§ Your goal: Leaving out every picture, transcribe the lines from the line that contains "How to Dye Easter" to the end of the entries below, both ends included.

Given data section start

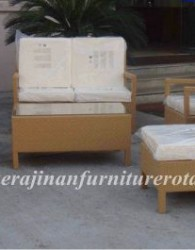 kursi rotan minimalis yang elegan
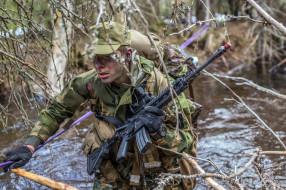 Norwegian Army, солдат, лужа, оружие
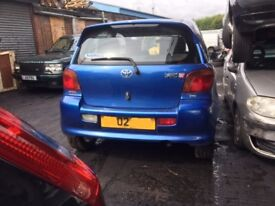 TOYOTA YARIS T SPORT 2002 BREAKING FOR SPARES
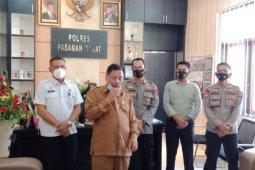 Warga ramai berdatangan ke kantor Gerindra, Ketua DPRD Pasaman Barat bantah berbuat mesum dengan stafnya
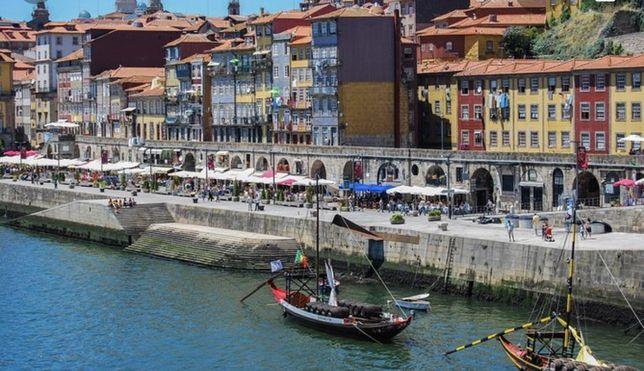 Restaurante Ribeira Porto com esplanada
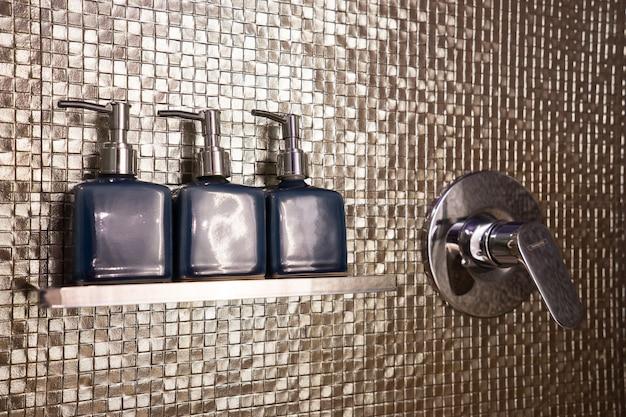 バスルームに石鹸とシャンプーのセット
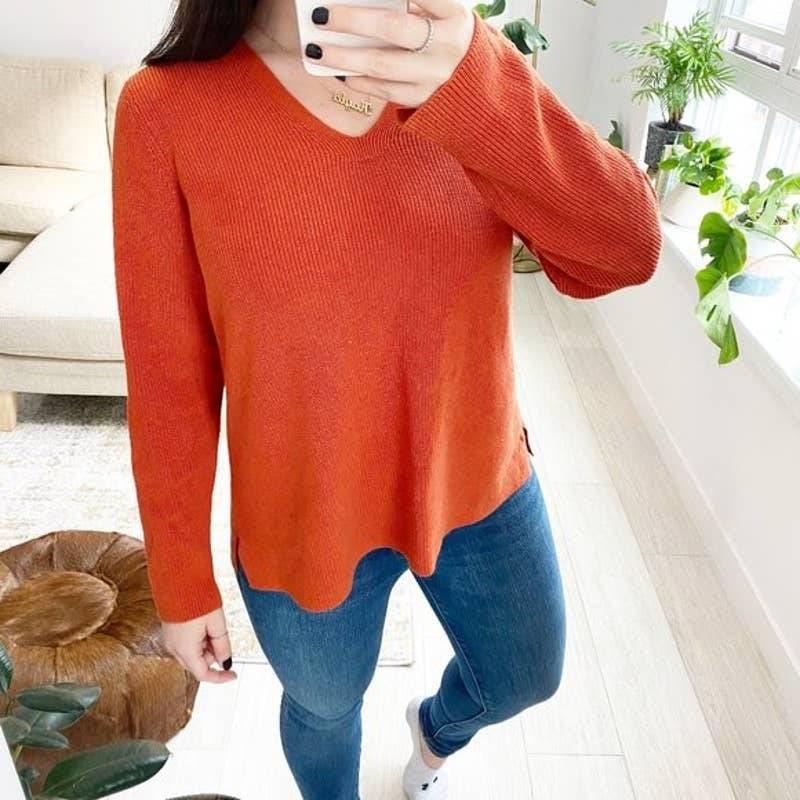 J. Jill Orange V Neck Sweater Sz Large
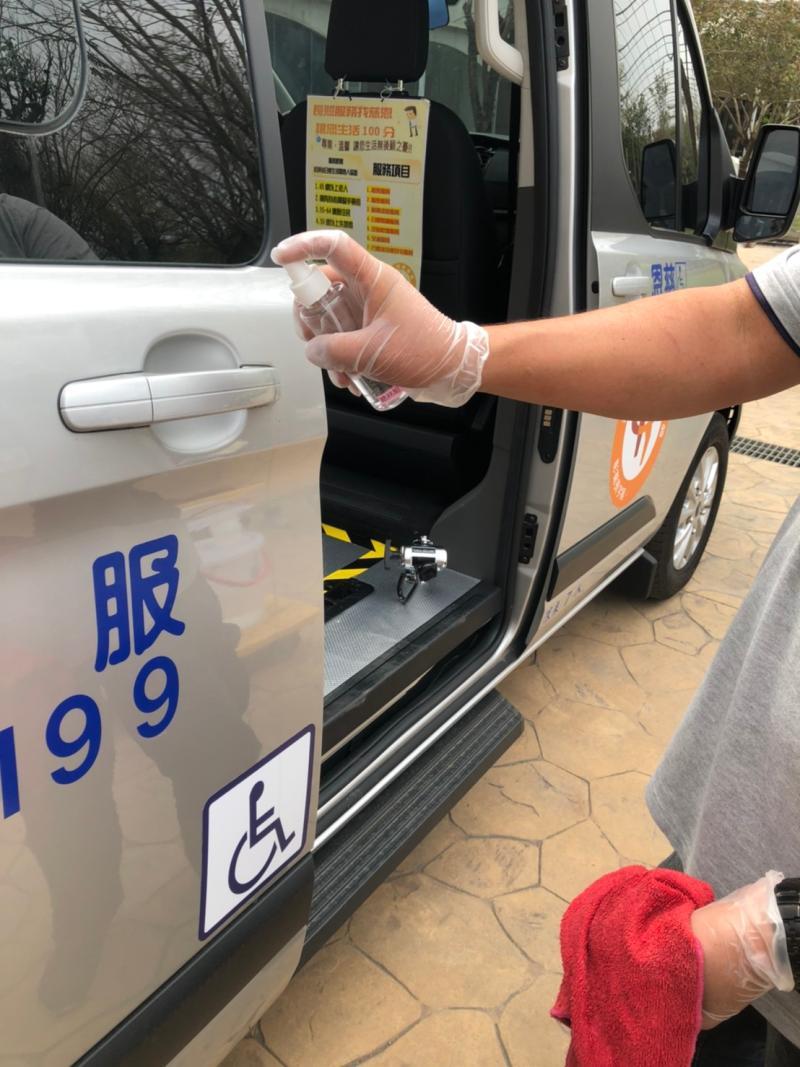 <br> ▲社福長照機構車輛都落實消毒工作。(圖/記者陳雅芳攝,2020.03.21)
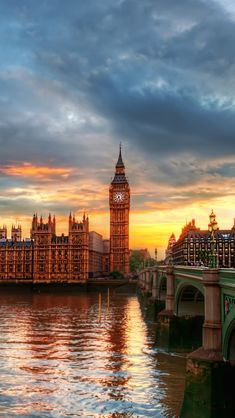 Palace of Westminster and Big Ben, London Iphone Wallpaper London, Europe Wallpaper, Wallpaper Free, Sunset Wallpaper, City Wallpaper, Big Ben, Westminster, London Instagram, Drawing Tips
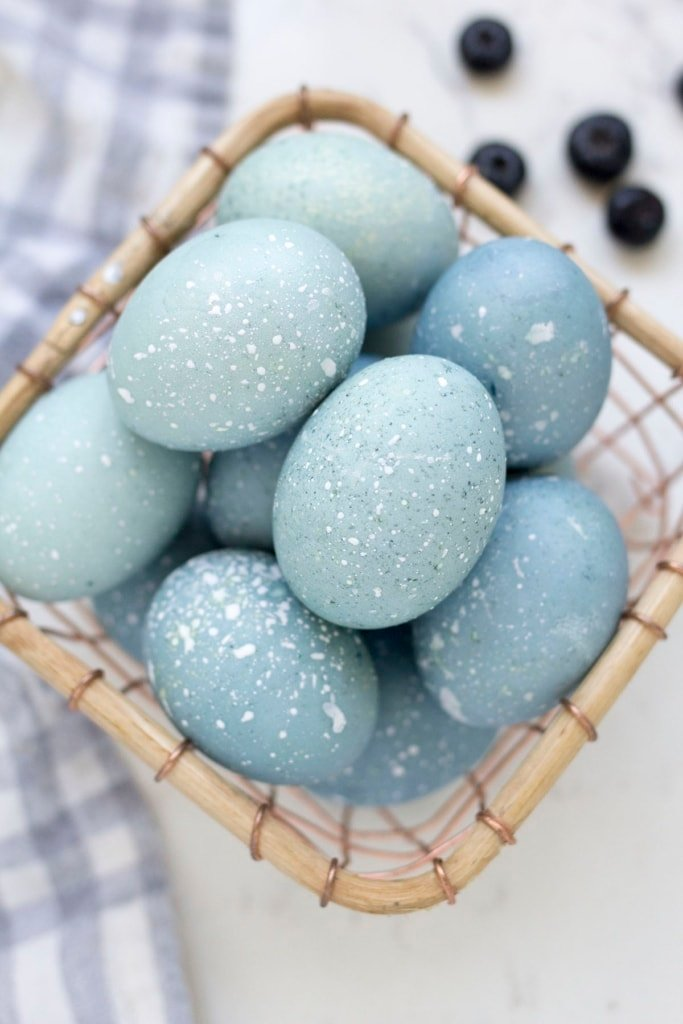 How to Dye Easter Eggs with Blueberries - Delicious and Beautiful Easter Recipes and Decor Ideas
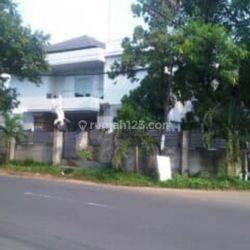 Rumah HUK harga miring hitung tanah LT 772mter bonus bangunan Menteng dalam Jakarta Selatan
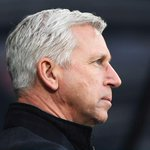 Alan Pardew becomes the first Newcastle manager to lose four straight Tyne-Wear derbies http://t.co/mRN9VTq8mB http://t.co/w7XYBQ1uS9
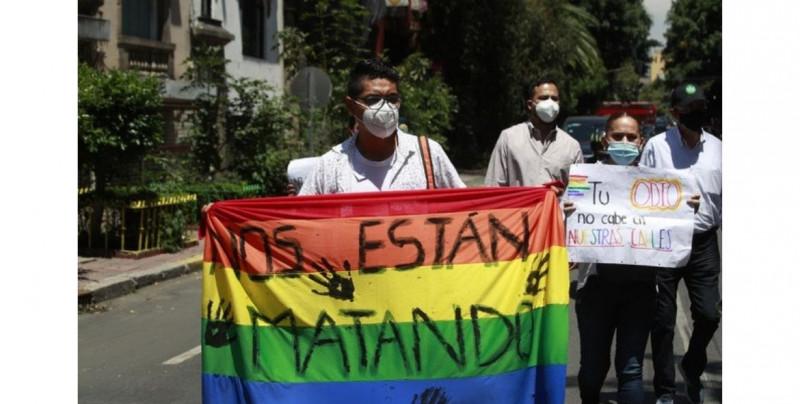 La homofobia está relacionada con un bajo coeficiente intelectual: Universidad de Queensland, Australia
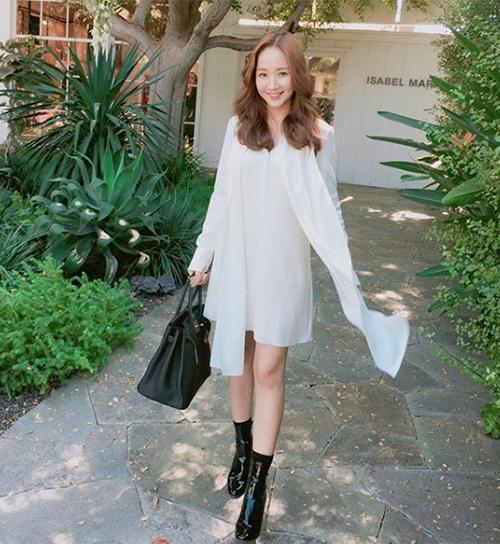Người đẹp 32 tuổi cũng rất chuộng các kiểu váy suông nhẹ nhàng với tông màu trắng tinh khôi, tôn lên vẻ đẹp trong veo.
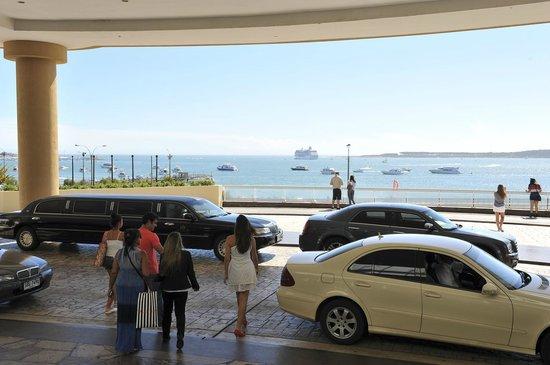 Conrad Punta del Este Resort & Casino: Entrance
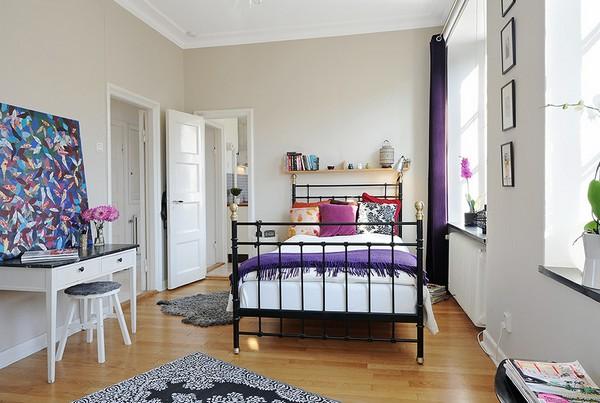 เตียงเหล็กขนาดเล็ก ตกแต่งห้องนอนใน Condo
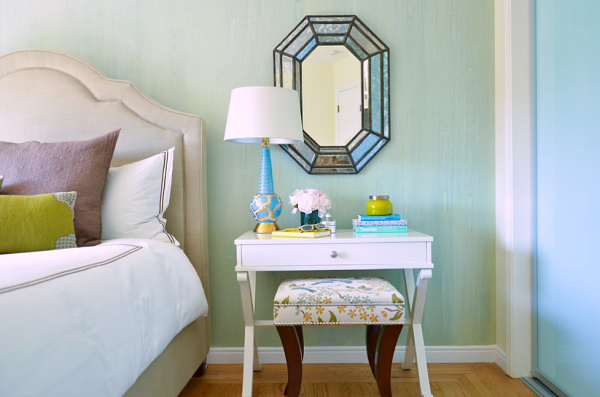 White Bedside Table with Mirror for Make-up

Given data section end

§ Answer to the problem:
 How to Dye Easter Eggs with Blueberries - Delicious and Beautiful Easter Recipes and Decor Ideas
 Rumah HUK harga miring hitung tanah LT 772mter bonus bangunan Menteng dalam Jakarta Selatan
 Alan Pardew becomes the first Newcastle manager to lose four straight Tyne-Wear derbies http://t.co/mRN9VTq8mB http://t.co/w7XYBQ1uS9
 La homofobia está relacionada con un bajo coeficiente intelectual: Universidad de Queensland, Australia
Người đẹp 32 tuổi cũng rất chuộng các kiểu váy suông nhẹ nhàng với tông màu trắng tinh khôi, tôn lên vẻ đẹp trong veo.
 Conrad Punta del Este Resort & Casino: Entrance
 เตียงเหล็กขนาดเล็ก ตกแต่งห้องนอนใน Condo
 White Bedside Table with Mirror for Make-up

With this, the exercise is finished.